▶ [DATI FORNITI]:
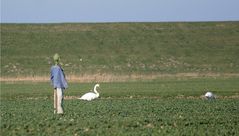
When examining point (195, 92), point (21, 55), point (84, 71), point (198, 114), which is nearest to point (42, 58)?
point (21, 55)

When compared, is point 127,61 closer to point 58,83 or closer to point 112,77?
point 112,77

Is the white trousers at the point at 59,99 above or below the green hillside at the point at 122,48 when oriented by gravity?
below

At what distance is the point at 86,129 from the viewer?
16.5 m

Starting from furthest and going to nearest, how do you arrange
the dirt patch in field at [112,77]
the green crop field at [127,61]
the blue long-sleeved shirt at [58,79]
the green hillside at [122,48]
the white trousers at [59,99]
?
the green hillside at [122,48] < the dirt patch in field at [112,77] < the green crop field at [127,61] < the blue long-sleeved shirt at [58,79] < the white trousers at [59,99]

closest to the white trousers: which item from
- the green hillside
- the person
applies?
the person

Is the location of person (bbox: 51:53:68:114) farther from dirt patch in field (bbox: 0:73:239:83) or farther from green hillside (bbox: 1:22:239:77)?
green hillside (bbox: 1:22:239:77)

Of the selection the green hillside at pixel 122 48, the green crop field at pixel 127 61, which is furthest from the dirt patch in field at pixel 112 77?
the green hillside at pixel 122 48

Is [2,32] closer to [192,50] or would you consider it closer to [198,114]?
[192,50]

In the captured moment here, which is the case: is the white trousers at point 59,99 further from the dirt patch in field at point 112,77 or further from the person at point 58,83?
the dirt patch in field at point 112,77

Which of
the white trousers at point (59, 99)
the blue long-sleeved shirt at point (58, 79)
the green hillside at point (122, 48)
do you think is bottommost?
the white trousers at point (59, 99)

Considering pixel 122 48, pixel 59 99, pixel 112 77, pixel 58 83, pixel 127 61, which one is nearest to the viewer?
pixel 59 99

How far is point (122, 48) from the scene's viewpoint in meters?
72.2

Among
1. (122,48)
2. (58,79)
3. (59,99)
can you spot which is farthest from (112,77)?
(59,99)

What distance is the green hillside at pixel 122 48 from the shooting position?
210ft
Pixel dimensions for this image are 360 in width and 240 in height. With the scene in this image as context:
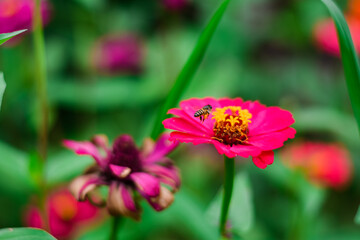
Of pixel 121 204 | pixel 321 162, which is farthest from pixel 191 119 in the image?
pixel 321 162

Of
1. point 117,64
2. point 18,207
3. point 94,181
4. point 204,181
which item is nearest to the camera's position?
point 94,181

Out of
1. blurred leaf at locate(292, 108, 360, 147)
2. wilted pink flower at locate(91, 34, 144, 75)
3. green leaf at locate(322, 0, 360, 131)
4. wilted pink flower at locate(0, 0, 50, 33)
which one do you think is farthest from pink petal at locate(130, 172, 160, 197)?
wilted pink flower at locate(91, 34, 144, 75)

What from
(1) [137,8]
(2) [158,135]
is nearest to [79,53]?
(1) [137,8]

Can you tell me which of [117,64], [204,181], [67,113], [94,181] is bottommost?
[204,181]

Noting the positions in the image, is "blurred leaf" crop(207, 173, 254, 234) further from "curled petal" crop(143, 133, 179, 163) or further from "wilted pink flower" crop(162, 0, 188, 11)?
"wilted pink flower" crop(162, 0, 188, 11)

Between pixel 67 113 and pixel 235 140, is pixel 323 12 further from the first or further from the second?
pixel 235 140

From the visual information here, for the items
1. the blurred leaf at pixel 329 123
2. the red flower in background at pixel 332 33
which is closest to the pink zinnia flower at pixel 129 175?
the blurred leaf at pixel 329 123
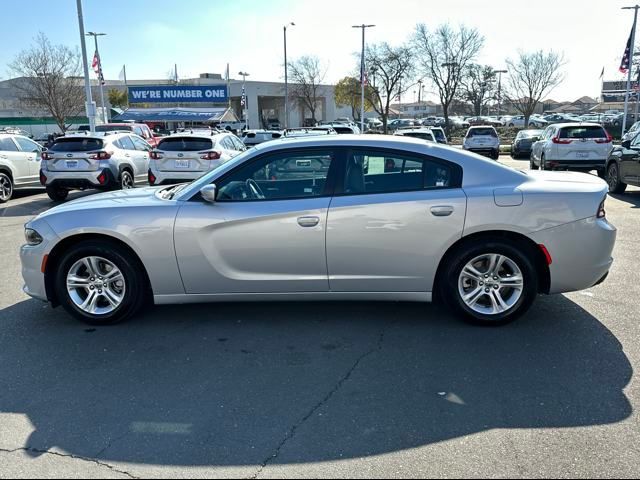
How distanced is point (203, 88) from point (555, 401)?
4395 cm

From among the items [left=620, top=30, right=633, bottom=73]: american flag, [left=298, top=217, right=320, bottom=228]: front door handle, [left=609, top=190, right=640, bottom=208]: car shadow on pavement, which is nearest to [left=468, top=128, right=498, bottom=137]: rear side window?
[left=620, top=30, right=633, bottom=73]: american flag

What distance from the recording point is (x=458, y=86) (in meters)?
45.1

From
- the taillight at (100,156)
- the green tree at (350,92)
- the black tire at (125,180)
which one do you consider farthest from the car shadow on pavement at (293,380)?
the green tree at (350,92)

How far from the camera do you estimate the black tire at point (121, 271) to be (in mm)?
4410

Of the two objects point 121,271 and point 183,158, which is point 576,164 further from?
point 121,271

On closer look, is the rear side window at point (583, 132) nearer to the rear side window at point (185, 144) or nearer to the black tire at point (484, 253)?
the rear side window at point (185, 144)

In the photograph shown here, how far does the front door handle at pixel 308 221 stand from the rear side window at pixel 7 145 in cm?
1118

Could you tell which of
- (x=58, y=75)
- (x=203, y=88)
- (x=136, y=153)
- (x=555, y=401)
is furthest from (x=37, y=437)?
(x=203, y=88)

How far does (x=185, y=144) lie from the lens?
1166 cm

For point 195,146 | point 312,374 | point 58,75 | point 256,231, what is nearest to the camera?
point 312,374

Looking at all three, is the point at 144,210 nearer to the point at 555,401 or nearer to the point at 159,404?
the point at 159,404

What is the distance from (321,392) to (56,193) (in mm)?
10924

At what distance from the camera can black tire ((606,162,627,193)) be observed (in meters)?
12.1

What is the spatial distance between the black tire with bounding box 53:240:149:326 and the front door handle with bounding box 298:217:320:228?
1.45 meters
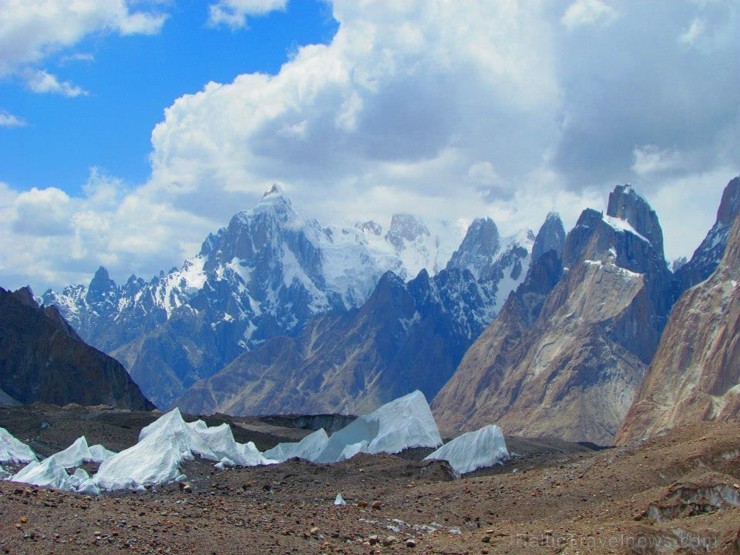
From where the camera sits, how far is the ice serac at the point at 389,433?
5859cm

▶ [DETTAGLI DEL PROBLEMA]: Riscrivi l'intero elenco sostituendo "viewer" con "observer" e lasciando invariato tutto il resto. Ometti le immagini.

▶ [ESERCIZIO SVOLTO]:
When examining point (195, 92), point (21, 55), point (84, 71), point (198, 114), which is nearest to point (42, 58)?
point (21, 55)

When compared, is point 127,61 closer to point 58,83 or closer to point 112,77?
point 112,77

Is the white trousers at the point at 59,99 above or below the green hillside at the point at 122,48 when oriented by gravity?
below

At what distance is the point at 86,129 from the observer?
16.5 m

Starting from furthest and going to nearest, how do you arrange
the dirt patch in field at [112,77]
the green crop field at [127,61]
the blue long-sleeved shirt at [58,79]
the green hillside at [122,48]
the white trousers at [59,99]
?
the green hillside at [122,48] < the dirt patch in field at [112,77] < the green crop field at [127,61] < the blue long-sleeved shirt at [58,79] < the white trousers at [59,99]

closest to the white trousers: which item from
- the green hillside
- the person
applies?
the person

Is the location of person (bbox: 51:53:68:114) farther from dirt patch in field (bbox: 0:73:239:83) or farther from green hillside (bbox: 1:22:239:77)?
green hillside (bbox: 1:22:239:77)

Of the selection the green hillside at pixel 122 48, the green crop field at pixel 127 61, which is furthest from the dirt patch in field at pixel 112 77?
the green hillside at pixel 122 48

Is [2,32] closer to [192,50] or would you consider it closer to [198,114]?
[192,50]

In the captured moment here, which is the case: is the white trousers at point 59,99 further from the dirt patch in field at point 112,77 or further from the person at point 58,83?
the dirt patch in field at point 112,77

Which of
the white trousers at point (59, 99)
the blue long-sleeved shirt at point (58, 79)
the green hillside at point (122, 48)
do you think is bottommost?
the white trousers at point (59, 99)

Considering pixel 122 48, pixel 59 99, pixel 112 77, pixel 58 83, pixel 127 61, which one is nearest to the observer?
pixel 59 99

How far is point (122, 48) from the scene's viewpoint in meters?
72.2

Among
1. (122,48)
2. (58,79)
3. (59,99)
can you spot which is farthest from (112,77)?
(59,99)

What distance is the green hillside at pixel 122 48 from the shooting position?
210ft
Pixel dimensions for this image are 360 in width and 240 in height. With the scene in this image as context:
Of pixel 121 204 | pixel 321 162, which is farthest from pixel 191 119 in the image?
pixel 321 162

Of
1. point 117,64
2. point 18,207
3. point 94,181
4. point 204,181
which item is nearest to the camera's position?
point 94,181

Out of
1. blurred leaf at locate(292, 108, 360, 147)
2. wilted pink flower at locate(91, 34, 144, 75)
3. green leaf at locate(322, 0, 360, 131)
4. wilted pink flower at locate(0, 0, 50, 33)
which one do you think is farthest from pink petal at locate(130, 172, 160, 197)?
wilted pink flower at locate(91, 34, 144, 75)

What from
(1) [137,8]
(2) [158,135]
is nearest to [79,53]?
(1) [137,8]

Can you tell me which of [117,64], [204,181], [67,113], [94,181] is bottommost?
[204,181]

Noting the positions in the image, is "blurred leaf" crop(207, 173, 254, 234) further from "curled petal" crop(143, 133, 179, 163) or further from "wilted pink flower" crop(162, 0, 188, 11)?
"wilted pink flower" crop(162, 0, 188, 11)

Between pixel 67 113 and pixel 235 140, is pixel 323 12 further from the first or further from the second?
pixel 235 140

From the visual information here, for the items
1. the blurred leaf at pixel 329 123
2. the red flower in background at pixel 332 33
which is closest to the pink zinnia flower at pixel 129 175?
the blurred leaf at pixel 329 123
How distanced is point (203, 88) from point (555, 401)?
4395 cm

From among the items [left=620, top=30, right=633, bottom=73]: american flag, [left=298, top=217, right=320, bottom=228]: front door handle, [left=609, top=190, right=640, bottom=208]: car shadow on pavement, which is nearest to [left=468, top=128, right=498, bottom=137]: rear side window?
[left=620, top=30, right=633, bottom=73]: american flag

What distance from the recording point is (x=458, y=86) (in meters)?
45.1

From
- the taillight at (100,156)
- the green tree at (350,92)
- the black tire at (125,180)
which one do you consider farthest from the car shadow on pavement at (293,380)?
the green tree at (350,92)

How far from the camera do you estimate the black tire at point (121, 271) to be (in mm)?
4410

Of the two objects point 121,271 and point 183,158, which is point 576,164 further from?
point 121,271

On closer look, is the rear side window at point (583, 132) nearer to the rear side window at point (185, 144) or nearer to the black tire at point (484, 253)?
the rear side window at point (185, 144)

In the photograph shown here, how far does the front door handle at pixel 308 221 stand from the rear side window at pixel 7 145 in cm?
1118

Could you tell which of
- (x=58, y=75)
- (x=203, y=88)
- (x=136, y=153)
- (x=555, y=401)
is furthest from (x=37, y=437)?
(x=203, y=88)

How far does (x=185, y=144) lie from the lens?
1166 cm

For point 195,146 | point 312,374 | point 58,75 | point 256,231, what is nearest to the camera?
point 312,374

Looking at all three, is the point at 144,210 nearer to the point at 555,401 or nearer to the point at 159,404?
the point at 159,404

What is the distance from (321,392) to (56,193) (in mm)?
10924

At what distance from the camera can black tire ((606,162,627,193)) be observed (in meters)?
12.1

What is the spatial distance between the black tire with bounding box 53:240:149:326 and the front door handle with bounding box 298:217:320:228?
1.45 meters
From where the camera sits, how far is the ice serac at the point at 389,433?
5859cm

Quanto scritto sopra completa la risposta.